─── DATA EXTRACTS ───

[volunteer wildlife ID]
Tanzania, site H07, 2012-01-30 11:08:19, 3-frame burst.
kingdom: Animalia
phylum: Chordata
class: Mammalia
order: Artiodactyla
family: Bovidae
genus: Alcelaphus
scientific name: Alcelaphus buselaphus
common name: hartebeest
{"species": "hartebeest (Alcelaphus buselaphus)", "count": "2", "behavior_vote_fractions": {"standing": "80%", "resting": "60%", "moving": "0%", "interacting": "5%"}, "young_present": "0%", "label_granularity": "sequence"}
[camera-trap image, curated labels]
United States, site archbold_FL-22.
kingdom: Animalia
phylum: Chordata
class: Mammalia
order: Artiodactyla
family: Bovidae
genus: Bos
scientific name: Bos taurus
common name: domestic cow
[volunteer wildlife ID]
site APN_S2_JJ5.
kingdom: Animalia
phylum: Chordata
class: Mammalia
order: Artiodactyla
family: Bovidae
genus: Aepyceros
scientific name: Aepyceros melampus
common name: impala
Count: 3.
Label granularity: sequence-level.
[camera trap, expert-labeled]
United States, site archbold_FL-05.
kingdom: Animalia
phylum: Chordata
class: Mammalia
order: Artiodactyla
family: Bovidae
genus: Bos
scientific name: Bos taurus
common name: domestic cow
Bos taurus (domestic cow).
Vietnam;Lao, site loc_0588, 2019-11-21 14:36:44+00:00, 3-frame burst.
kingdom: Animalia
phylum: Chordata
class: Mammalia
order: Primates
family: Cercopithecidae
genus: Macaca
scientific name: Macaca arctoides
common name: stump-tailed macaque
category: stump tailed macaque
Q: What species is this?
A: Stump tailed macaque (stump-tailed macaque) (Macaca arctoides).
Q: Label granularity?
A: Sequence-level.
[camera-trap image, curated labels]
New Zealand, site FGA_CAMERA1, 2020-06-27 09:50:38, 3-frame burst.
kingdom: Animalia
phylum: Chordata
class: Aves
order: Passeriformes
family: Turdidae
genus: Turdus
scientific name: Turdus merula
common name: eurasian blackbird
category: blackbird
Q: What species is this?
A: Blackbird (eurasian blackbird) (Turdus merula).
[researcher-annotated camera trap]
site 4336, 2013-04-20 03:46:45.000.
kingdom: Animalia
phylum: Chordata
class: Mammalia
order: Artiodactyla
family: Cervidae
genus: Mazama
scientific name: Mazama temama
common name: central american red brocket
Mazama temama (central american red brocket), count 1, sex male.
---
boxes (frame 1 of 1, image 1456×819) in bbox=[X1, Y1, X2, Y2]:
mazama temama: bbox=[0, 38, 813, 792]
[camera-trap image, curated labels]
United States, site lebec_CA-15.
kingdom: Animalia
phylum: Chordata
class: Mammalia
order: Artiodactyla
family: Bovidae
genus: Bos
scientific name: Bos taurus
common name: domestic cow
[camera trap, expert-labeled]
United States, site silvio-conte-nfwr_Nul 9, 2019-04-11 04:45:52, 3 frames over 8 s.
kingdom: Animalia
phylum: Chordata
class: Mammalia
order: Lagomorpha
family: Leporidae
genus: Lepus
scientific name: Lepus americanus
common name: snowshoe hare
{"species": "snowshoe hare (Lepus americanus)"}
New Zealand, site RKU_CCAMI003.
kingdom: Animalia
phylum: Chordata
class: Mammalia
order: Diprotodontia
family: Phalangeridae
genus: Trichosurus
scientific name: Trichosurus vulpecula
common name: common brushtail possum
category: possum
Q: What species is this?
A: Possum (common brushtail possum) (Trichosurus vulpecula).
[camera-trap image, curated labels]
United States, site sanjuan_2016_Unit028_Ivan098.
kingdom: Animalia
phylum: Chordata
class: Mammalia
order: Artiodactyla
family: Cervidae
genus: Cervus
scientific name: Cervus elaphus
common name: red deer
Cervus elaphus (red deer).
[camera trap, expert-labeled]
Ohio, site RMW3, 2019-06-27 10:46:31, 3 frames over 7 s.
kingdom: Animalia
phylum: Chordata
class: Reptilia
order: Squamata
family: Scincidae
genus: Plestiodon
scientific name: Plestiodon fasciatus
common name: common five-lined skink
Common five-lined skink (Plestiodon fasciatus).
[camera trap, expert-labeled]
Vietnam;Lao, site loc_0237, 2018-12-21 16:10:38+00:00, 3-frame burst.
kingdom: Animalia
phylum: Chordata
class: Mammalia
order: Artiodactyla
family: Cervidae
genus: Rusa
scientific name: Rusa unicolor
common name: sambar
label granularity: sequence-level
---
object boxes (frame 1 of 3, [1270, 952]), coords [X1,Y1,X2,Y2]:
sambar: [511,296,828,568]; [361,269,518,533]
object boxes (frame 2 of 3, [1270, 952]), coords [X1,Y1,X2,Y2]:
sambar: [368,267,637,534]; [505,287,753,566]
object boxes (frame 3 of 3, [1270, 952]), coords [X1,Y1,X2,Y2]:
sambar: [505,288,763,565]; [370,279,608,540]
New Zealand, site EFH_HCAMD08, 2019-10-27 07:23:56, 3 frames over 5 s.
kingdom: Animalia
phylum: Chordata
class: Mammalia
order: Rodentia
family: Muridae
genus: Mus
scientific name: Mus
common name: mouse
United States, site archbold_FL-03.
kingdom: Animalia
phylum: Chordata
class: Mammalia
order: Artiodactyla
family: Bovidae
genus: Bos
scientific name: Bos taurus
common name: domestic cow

───

- **TASK BRIEF**
Set every line of the data down again, word for word.

- **ANSWER SECTION**
[volunteer wildlife ID]
Tanzania, site H07, 2012-01-30 11:08:19, 3-frame burst.
kingdom: Animalia
phylum: Chordata
class: Mammalia
order: Artiodactyla
family: Bovidae
genus: Alcelaphus
scientific name: Alcelaphus buselaphus
common name: hartebeest
{"species": "hartebeest (Alcelaphus buselaphus)", "count": "2", "behavior_vote_fractions": {"standing": "80%", "resting": "60%", "moving": "0%", "interacting": "5%"}, "young_present": "0%", "label_granularity": "sequence"}
[camera-trap image, curated labels]
United States, site archbold_FL-22.
kingdom: Animalia
phylum: Chordata
class: Mammalia
order: Artiodactyla
family: Bovidae
genus: Bos
scientific name: Bos taurus
common name: domestic cow
[volunteer wildlife ID]
site APN_S2_JJ5.
kingdom: Animalia
phylum: Chordata
class: Mammalia
order: Artiodactyla
family: Bovidae
genus: Aepyceros
scientific name: Aepyceros melampus
common name: impala
Count: 3.
Label granularity: sequence-level.
[camera trap, expert-labeled]
United States, site archbold_FL-05.
kingdom: Animalia
phylum: Chordata
class: Mammalia
order: Artiodactyla
family: Bovidae
genus: Bos
scientific name: Bos taurus
common name: domestic cow
Bos taurus (domestic cow).
Vietnam;Lao, site loc_0588, 2019-11-21 14:36:44+00:00, 3-frame burst.
kingdom: Animalia
phylum: Chordata
class: Mammalia
order: Primates
family: Cercopithecidae
genus: Macaca
scientific name: Macaca arctoides
common name: stump-tailed macaque
category: stump tailed macaque
Q: What species is this?
A: Stump tailed macaque (stump-tailed macaque) (Macaca arctoides).
Q: Label granularity?
A: Sequence-level.
[camera-trap image, curated labels]
New Zealand, site FGA_CAMERA1, 2020-06-27 09:50:38, 3-frame burst.
kingdom: Animalia
phylum: Chordata
class: Aves
order: Passeriformes
family: Turdidae
genus: Turdus
scientific name: Turdus merula
common name: eurasian blackbird
category: blackbird
Q: What species is this?
A: Blackbird (eurasian blackbird) (Turdus merula).
[researcher-annotated camera trap]
site 4336, 2013-04-20 03:46:45.000.
kingdom: Animalia
phylum: Chordata
class: Mammalia
order: Artiodactyla
family: Cervidae
genus: Mazama
scientific name: Mazama temama
common name: central american red brocket
Mazama temama (central american red brocket), count 1, sex male.
---
boxes (frame 1 of 1, image 1456×819) in bbox=[X1, Y1, X2, Y2]:
mazama temama: bbox=[0, 38, 813, 792]
[camera-trap image, curated labels]
United States, site lebec_CA-15.
kingdom: Animalia
phylum: Chordata
class: Mammalia
order: Artiodactyla
family: Bovidae
genus: Bos
scientific name: Bos taurus
common name: domestic cow
[camera trap, expert-labeled]
United States, site silvio-conte-nfwr_Nul 9, 2019-04-11 04:45:52, 3 frames over 8 s.
kingdom: Animalia
phylum: Chordata
class: Mammalia
order: Lagomorpha
family: Leporidae
genus: Lepus
scientific name: Lepus americanus
common name: snowshoe hare
{"species": "snowshoe hare (Lepus americanus)"}
New Zealand, site RKU_CCAMI003.
kingdom: Animalia
phylum: Chordata
class: Mammalia
order: Diprotodontia
family: Phalangeridae
genus: Trichosurus
scientific name: Trichosurus vulpecula
common name: common brushtail possum
category: possum
Q: What species is this?
A: Possum (common brushtail possum) (Trichosurus vulpecula).
[camera-trap image, curated labels]
United States, site sanjuan_2016_Unit028_Ivan098.
kingdom: Animalia
phylum: Chordata
class: Mammalia
order: Artiodactyla
family: Cervidae
genus: Cervus
scientific name: Cervus elaphus
common name: red deer
Cervus elaphus (red deer).
[camera trap, expert-labeled]
Ohio, site RMW3, 2019-06-27 10:46:31, 3 frames over 7 s.
kingdom: Animalia
phylum: Chordata
class: Reptilia
order: Squamata
family: Scincidae
genus: Plestiodon
scientific name: Plestiodon fasciatus
common name: common five-lined skink
Common five-lined skink (Plestiodon fasciatus).
[camera trap, expert-labeled]
Vietnam;Lao, site loc_0237, 2018-12-21 16:10:38+00:00, 3-frame burst.
kingdom: Animalia
phylum: Chordata
class: Mammalia
order: Artiodactyla
family: Cervidae
genus: Rusa
scientific name: Rusa unicolor
common name: sambar
label granularity: sequence-level
---
object boxes (frame 1 of 3, [1270, 952]), coords [X1,Y1,X2,Y2]:
sambar: [511,296,828,568]; [361,269,518,533]
object boxes (frame 2 of 3, [1270, 952]), coords [X1,Y1,X2,Y2]:
sambar: [368,267,637,534]; [505,287,753,566]
object boxes (frame 3 of 3, [1270, 952]), coords [X1,Y1,X2,Y2]:
sambar: [505,288,763,565]; [370,279,608,540]
New Zealand, site EFH_HCAMD08, 2019-10-27 07:23:56, 3 frames over 5 s.
kingdom: Animalia
phylum: Chordata
class: Mammalia
order: Rodentia
family: Muridae
genus: Mus
scientific name: Mus
common name: mouse
United States, site archbold_FL-03.
kingdom: Animalia
phylum: Chordata
class: Mammalia
order: Artiodactyla
family: Bovidae
genus: Bos
scientific name: Bos taurus
common name: domestic cow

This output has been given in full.